Ornaments in their past functions demand attention to the implied content and stand against the purely formalist outlook to the work of art. Ornament is not accepted formalism, as it directs the audience's attention from the form to the meaning, and formalism says that a work of art should not be a means to serve a certain function (for example, to teach morality, to serve the religion, society and economy), and it should not thus make itself devalued like decorative applied arts. Art for art is the motto of modernism in this light, and thus condemns ornaments for wasting the material and the labor, by its economical and historical justifications.
Another important question which could arise from Loos's undermining statements about ornament is what has caused the ornamentation to have such a lowly position and be regarded as harmful to humanity in Loos's viewpoint, to the extent that he puts it along with other culturally retarded acts such as cannibalism of the primitive. To be able to answer this, we should analyze Loos's definition of ornament. He indicates that ornaments usually represent the inclination to impose decorative elements on objects and everyday surrounding, which do not add anything to the practical or symbolic application of them and only increase aesthetic pleasure in people. Similarly, August Perret as a modernist artist contends that ornaments always cover and hide a structural defect, so if an object is without any defect and is complete in structure, it does not need any decoration. Therefore, in their modernist hierarchic outlook towards the world and the art, ornament is in fact a secondary object forcefully placed on the primary object (as the dominant and main existence). As a result, the existence and presence of ornament is regarded as redundant, and are only defined and confirmed by the presence of the main object, and without it, decoration has no value. Moreover, with his holistic view, Loos lumps all modern ornaments in one group and does not consider any distinction between them. However, each ornament might take a separate or different historical route of development since the advent of them, passing through various phases of evolution, so finally it might change from a meaningful and functional practice to a purely decorative function, or take on a new function different from the past function in order to adapt itself to the needs of people in each era and location.
Another problem occurs with Loos's saying that "style" and "ornament" are same. If, as Loos indicates, the style changes from one epoch to the other rapidly and it is identical to ornament, then what about styles without any ornament of any kind which come into fashion from time to time, like women or men's clothes made of plain colored textiles, without even bearing any pattern?
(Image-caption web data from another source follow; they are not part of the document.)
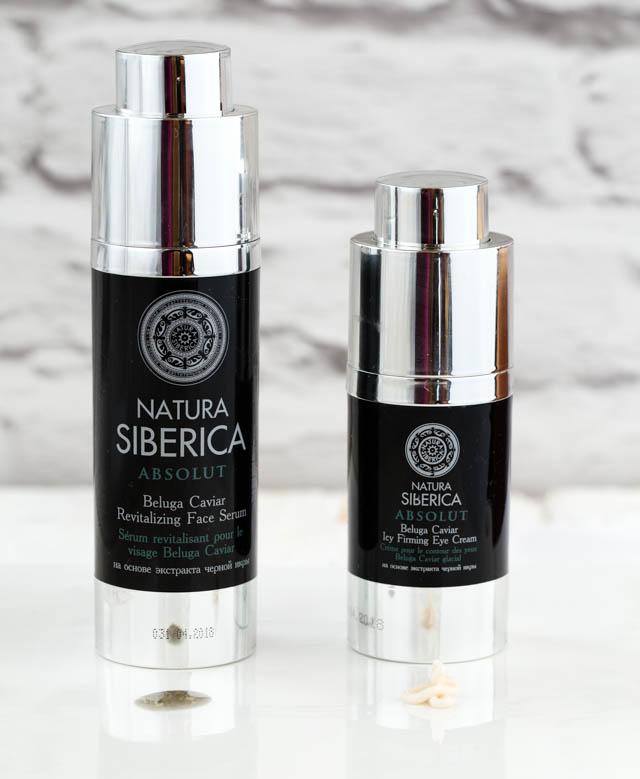 Natura Siberica Royal Caviar Eye Cream & Serum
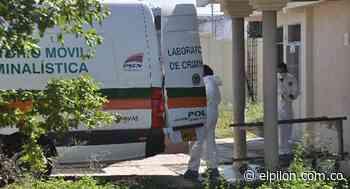 Motociclista murió al chocar contra una vaca en Pelaya - ElPilón.com.co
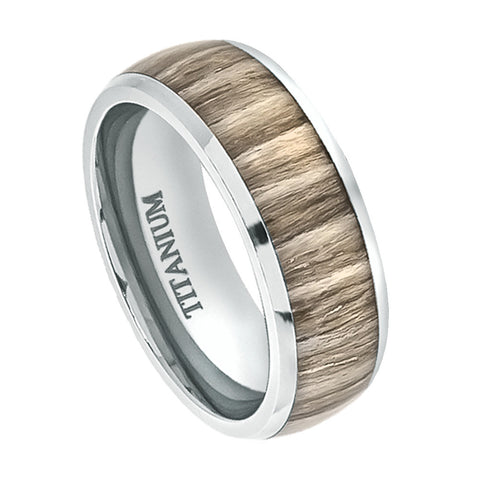 Titanium Ring Domed Ashen Zebra Rosewood Inlay-8mm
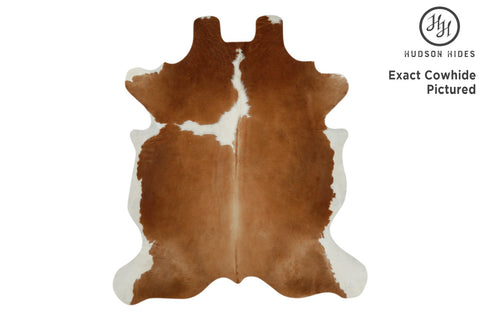 Brown And White Cowhide Rug #11685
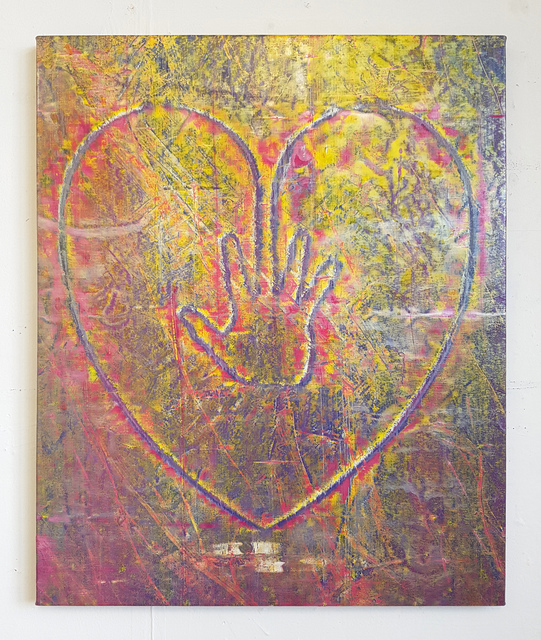 , 'Hand on Heart (Against the World),' 2017, ione & mann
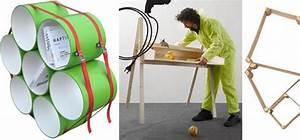 Analyser Soi Meme Sa Terre : 30 meubles de designers fabriquer soi m me esprit ~ Premium-room.com Idées de Décoration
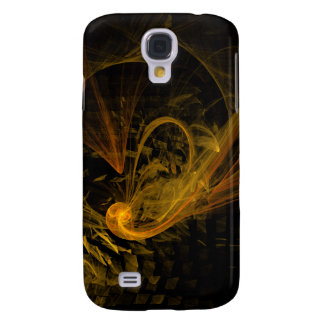 Breaking Point Abstract Art Galaxy S4 Cover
Moreover, this claim of Loos that ornament is against modern culture - where the dominant outlook is that of patriarchy (men's supremacy over women) - implies the femininity of ornaments, as indicated earlier in this article. From the standpoint of "feminist cultural theory", this statement arises from the prevailing discourse of men's dominant culture which devalues the role of women and grants them a secondary position in the society. Woman is an individual – an object in fact - who is not self-sufficient and his existence is merely defined by her attachment to a male figure. This is why that even in the advanced countries married women are introduced by the family name of their husbands in most social settings. Similarly, ornament is a feminine existence which does not enjoy an independent entity, and finds its articulation and value only in its link to a main object.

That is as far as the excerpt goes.